Maya's mother, Beata Kowalski, was ordered not to have physical contact with her daughter, and Ms. Kowalski ended up taking her own life after 87 days. 

The allegations of child medical abuse were never proved, according to the publication. 

A lawsuit has been filed against All Children's; Sally Smith, MD, a pediatric physician and former medical director of the Pinellas County Child Protection Team; and Catherine Bedy, a hospital social worker employed by a third party. 

Johns Hopkins All Children's told Becker's that Ms. Bedy and Dr. Smith are not employees of its hospital. 

According to court records, during Maya's stay, she was allegedly "videotaped for 48 hours and, on another occasion, stripped down to her underwear and photographed without the permission of her parents."
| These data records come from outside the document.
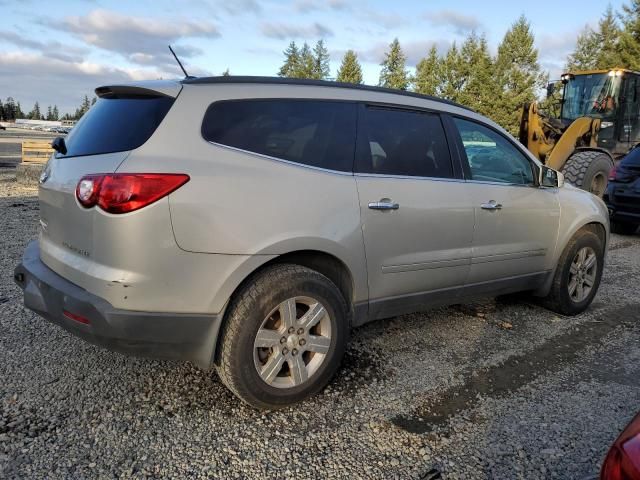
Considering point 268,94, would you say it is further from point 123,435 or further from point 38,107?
point 38,107

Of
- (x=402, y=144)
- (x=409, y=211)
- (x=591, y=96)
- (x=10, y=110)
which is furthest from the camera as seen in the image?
(x=10, y=110)

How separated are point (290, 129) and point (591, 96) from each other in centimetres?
1115

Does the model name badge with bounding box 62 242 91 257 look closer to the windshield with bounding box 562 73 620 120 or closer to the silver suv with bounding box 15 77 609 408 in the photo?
the silver suv with bounding box 15 77 609 408

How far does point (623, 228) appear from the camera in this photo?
9.37 metres

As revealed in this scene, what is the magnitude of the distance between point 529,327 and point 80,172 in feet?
12.1

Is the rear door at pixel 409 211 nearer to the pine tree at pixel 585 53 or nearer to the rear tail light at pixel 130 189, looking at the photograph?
the rear tail light at pixel 130 189

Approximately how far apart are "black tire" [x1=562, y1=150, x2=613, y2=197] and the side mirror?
19.0 feet

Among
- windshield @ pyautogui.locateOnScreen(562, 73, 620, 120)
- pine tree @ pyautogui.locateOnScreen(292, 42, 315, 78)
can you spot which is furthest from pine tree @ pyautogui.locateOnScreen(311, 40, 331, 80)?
windshield @ pyautogui.locateOnScreen(562, 73, 620, 120)

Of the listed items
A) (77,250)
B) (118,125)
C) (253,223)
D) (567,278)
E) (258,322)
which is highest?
(118,125)

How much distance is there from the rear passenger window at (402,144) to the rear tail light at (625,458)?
2.12 meters

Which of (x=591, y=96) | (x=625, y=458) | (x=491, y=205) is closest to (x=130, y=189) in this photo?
(x=625, y=458)

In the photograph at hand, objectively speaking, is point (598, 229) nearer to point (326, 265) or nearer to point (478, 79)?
point (326, 265)

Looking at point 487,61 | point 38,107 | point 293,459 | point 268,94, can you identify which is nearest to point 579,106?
point 268,94

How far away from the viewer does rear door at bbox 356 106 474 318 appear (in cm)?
325
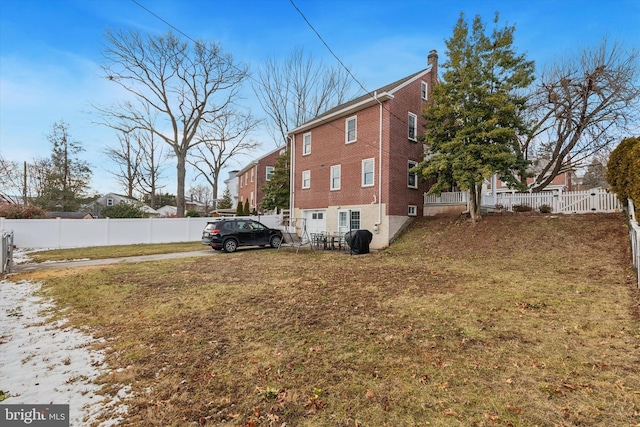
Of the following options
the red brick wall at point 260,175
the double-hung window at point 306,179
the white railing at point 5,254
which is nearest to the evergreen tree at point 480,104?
the double-hung window at point 306,179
The nonprofit that employed Dr. Smith was also named in the lawsuit and settled with the Kowalski family for $2.5 million. Dr. Smith retired from her position as medical director in July.

The lawsuit is expected to go to a jury trial in September, according to the publication. 

The documentary caused an uproar on social platforms, leading the hospital to temporarily disable comments as there has been a "significant increase in inappropriate engagement," All Children's told Becker's.

The hospital also told Becker's it values the safety and privacy of all its patients and families. 

"We follow federal privacy laws that limit the amount of information we can release regarding any particular case," the hospital said. "Our first responsibility is always to the child brought to us for care, and we are legally obligated to notify the Department of Children and Families (DCF) when we detect signs of possible abuse or neglect. It is DCF that investigates the situation and makes the ultimate decision about what course of action is in the best interest of the child."